In recent years, the discussion on “The Right To The City” has been enriched with the notion of the urban commons, which evokes territories governed by a group of people, the commoners, and a social relationship that underpins that governance. Commons do not exist per se but they are constructed in times of social struggles constituted through social process of commoning. Discussion on urban commons is articulated with the so-‐called new enclosures and revolves mainly around critical geographers’ approaches that focus on the “accumulation by dispossession” and conceptualize commons as a new version of the “right to the city”. Significantly, during the current urban struggles and revolts, the rebels do not just claim the urban space from the sovereign power, but they occupy and tend to transform it into an emancipatory common space. Through praxis of “relocation” and “reinscription”, they produce hybrid spaces and collectively reinvent a culture of coexistence. Moreover, they try to challenge the neoliberal metropolitan time, as well as seeking to negotiate and going beyond cultural, class, gender, racial, religious and political identities, privileges and temporalities. Consequently, during rebel times the protestors are transformed into an unpredictable and misfitted multitude that produces unique and porous common spaces, spaces in movement and threshold spaces. On the other hand, neoliberal urban policies tend to appropriate and distort the common space through several methods like forced evictions, gentrification and touristification processes, creative city rhetorics and city branding policies that seek to improve the cities’ competitiveness. Thus, the discourse on “the right to the city” and on “common space” has to be reconsidered, as the latter is becoming the hybrid arena of cultural, political and social urban conflicts.
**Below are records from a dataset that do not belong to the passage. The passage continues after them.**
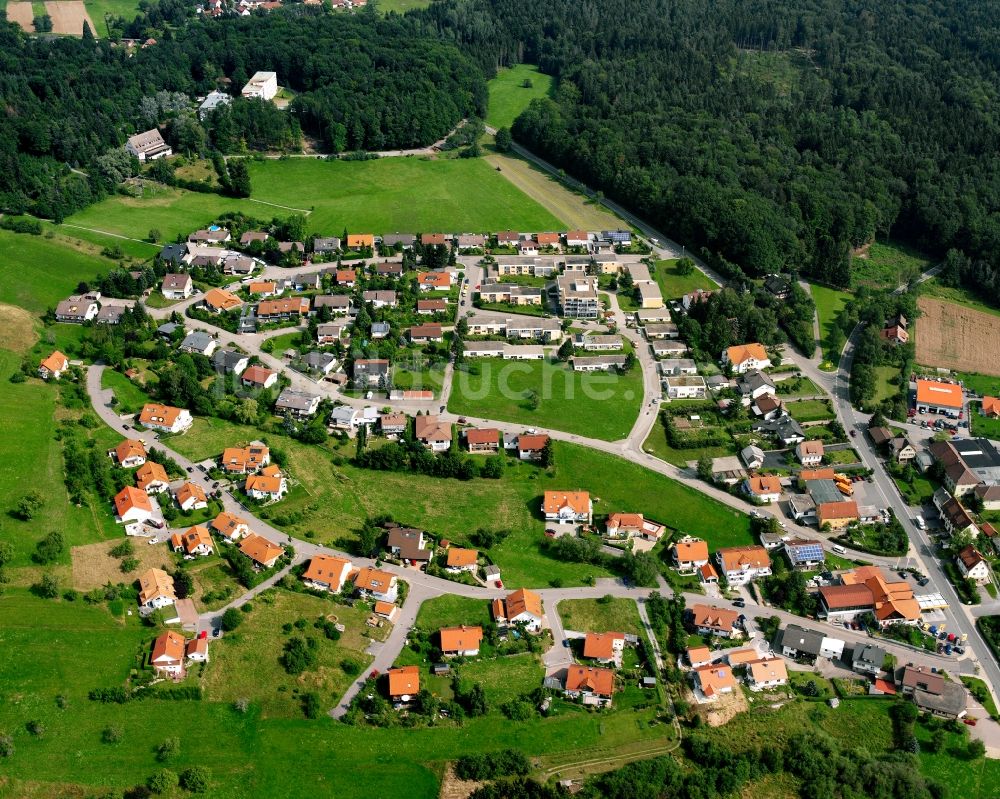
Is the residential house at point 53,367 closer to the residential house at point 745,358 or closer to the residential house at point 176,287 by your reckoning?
the residential house at point 176,287

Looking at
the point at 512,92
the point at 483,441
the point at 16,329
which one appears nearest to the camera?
the point at 483,441

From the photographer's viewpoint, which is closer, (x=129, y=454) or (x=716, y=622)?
(x=716, y=622)

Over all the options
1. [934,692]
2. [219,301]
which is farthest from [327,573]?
[219,301]

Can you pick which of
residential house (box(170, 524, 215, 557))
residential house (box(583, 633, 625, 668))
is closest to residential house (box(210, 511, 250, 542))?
residential house (box(170, 524, 215, 557))

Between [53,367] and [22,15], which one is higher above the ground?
[22,15]

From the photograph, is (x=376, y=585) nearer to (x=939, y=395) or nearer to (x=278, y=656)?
(x=278, y=656)
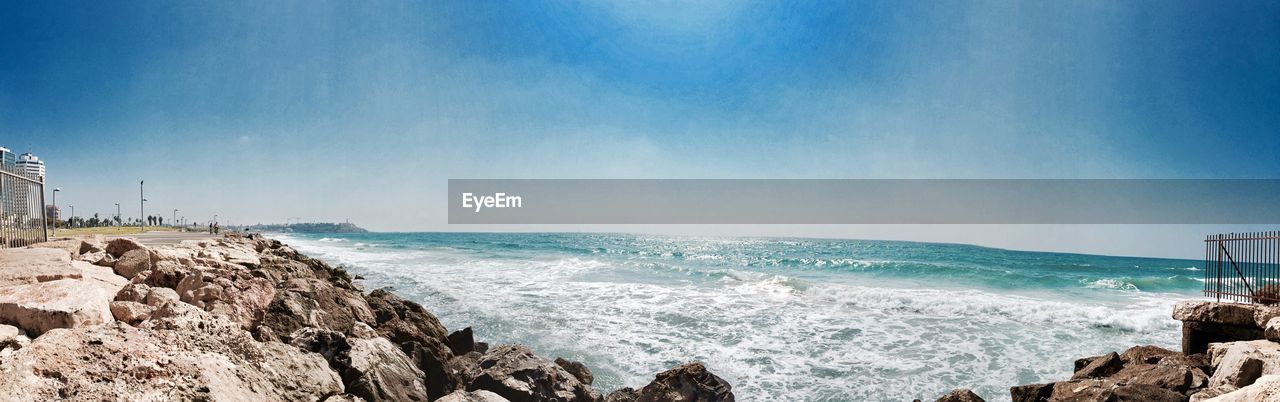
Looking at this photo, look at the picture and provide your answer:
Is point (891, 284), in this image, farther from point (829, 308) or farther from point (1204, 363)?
point (1204, 363)

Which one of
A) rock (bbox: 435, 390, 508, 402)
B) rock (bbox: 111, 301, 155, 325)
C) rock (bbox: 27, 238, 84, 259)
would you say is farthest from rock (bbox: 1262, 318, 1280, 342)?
rock (bbox: 27, 238, 84, 259)

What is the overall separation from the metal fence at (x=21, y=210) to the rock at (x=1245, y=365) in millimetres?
17528

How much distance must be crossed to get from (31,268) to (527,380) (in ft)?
18.2

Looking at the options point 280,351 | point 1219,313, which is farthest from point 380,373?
point 1219,313

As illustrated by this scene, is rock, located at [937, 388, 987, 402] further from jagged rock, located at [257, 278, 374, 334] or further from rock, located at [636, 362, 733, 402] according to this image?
jagged rock, located at [257, 278, 374, 334]

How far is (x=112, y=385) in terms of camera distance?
3727 mm

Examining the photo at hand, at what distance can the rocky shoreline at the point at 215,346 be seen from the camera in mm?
3857

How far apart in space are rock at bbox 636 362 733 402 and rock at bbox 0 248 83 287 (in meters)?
6.77

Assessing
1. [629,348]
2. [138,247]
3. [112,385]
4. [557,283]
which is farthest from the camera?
[557,283]


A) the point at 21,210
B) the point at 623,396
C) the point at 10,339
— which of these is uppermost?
the point at 21,210

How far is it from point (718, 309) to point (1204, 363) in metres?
10.2

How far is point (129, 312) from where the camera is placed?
5062 mm

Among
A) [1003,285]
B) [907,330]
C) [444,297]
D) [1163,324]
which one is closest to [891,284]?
[1003,285]

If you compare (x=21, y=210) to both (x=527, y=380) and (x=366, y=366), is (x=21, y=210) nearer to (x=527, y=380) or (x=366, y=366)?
(x=366, y=366)
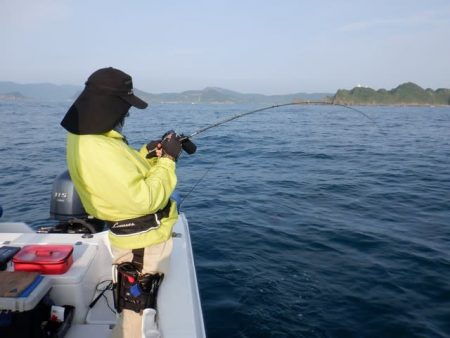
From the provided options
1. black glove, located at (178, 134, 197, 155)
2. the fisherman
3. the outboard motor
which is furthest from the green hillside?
the fisherman

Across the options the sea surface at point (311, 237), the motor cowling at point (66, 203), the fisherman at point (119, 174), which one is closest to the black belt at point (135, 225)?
the fisherman at point (119, 174)

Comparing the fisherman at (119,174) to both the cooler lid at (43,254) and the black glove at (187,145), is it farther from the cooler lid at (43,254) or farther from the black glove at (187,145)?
the cooler lid at (43,254)

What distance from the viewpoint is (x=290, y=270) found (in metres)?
4.99

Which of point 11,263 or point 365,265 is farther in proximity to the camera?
point 365,265

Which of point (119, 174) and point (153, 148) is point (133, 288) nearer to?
point (119, 174)

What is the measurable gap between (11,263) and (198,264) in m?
2.83

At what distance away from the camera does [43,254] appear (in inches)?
107

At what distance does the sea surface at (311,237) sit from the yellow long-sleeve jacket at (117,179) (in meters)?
2.11

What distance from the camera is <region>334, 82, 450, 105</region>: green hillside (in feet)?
342

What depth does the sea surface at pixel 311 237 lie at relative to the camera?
13.2 ft

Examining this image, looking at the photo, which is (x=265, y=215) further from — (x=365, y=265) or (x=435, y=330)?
(x=435, y=330)

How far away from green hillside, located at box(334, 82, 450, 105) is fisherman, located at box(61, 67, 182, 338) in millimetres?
105529

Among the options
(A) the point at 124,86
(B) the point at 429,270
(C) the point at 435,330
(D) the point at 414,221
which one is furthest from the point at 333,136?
(A) the point at 124,86

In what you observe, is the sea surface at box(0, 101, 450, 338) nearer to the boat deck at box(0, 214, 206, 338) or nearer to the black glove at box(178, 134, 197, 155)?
the boat deck at box(0, 214, 206, 338)
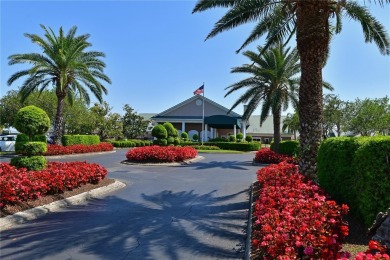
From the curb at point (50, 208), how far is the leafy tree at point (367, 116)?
35.3 metres

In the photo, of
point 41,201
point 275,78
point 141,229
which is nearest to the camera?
point 141,229

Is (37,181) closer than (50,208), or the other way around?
(50,208)

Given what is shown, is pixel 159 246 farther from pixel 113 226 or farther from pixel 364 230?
pixel 364 230

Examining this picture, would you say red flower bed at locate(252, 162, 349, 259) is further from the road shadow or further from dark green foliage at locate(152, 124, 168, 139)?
dark green foliage at locate(152, 124, 168, 139)

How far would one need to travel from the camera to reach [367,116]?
41156 millimetres

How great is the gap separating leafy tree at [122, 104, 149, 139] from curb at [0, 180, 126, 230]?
4237 cm

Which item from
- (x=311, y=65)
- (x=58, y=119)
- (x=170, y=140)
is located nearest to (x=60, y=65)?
(x=58, y=119)

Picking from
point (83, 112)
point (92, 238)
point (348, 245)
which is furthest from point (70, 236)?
point (83, 112)

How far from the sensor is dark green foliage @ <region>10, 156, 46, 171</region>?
10578mm

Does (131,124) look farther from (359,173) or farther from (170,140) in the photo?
(359,173)

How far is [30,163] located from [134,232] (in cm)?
557

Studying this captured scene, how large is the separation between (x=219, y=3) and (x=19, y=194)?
7531mm

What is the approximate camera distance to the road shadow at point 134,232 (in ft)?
18.1

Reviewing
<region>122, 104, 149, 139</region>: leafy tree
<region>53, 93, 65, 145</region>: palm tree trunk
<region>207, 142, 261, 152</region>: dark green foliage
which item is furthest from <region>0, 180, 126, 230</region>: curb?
<region>122, 104, 149, 139</region>: leafy tree
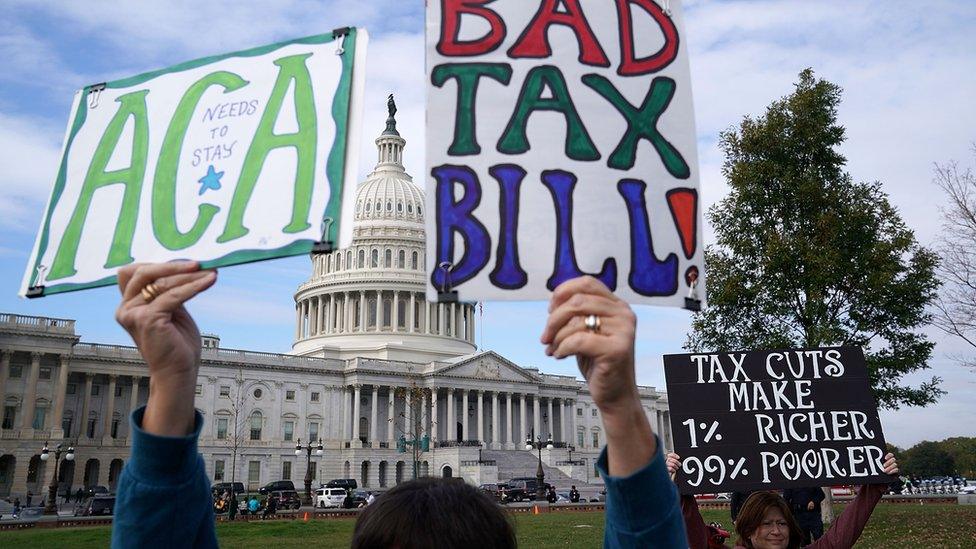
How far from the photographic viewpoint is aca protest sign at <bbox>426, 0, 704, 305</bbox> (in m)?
2.80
This international (un)conference attempts to elaborate a postcolonial, decolonial and intersectional methodological framework that examines the right to the city and emerging common spaces focusing on the cities of Northern and Southern Mediterranean. These cities are figured as exemplary places for neoliberal urban policies while simultaneously they constitute the epicenter of urban riots and revolts. Characteristic examples are, inter alia, the December 2008 uprising in Athens, the Arab Spring in 2011, the Indignados movement in Spanish and Greek squares in 2011, the Gezi uprising in Istanbul in 2013, the Balkan protests in 2013-2014 and the ongoing migrants struggles across Mediterranean cities. At the same time, several social struggles for and through urban commons have emerged across the Mediterranean cities such as: housing projects, communal gardens, self-organized health centers, self-organized theaters, social kindergartens, social groceries, squats-social centers, collective kitchens, give-away bazaars, barter structures, community time banks, DIY offline networks and neighborhood assemblies constitute an emerging and fruitful urban common spaces.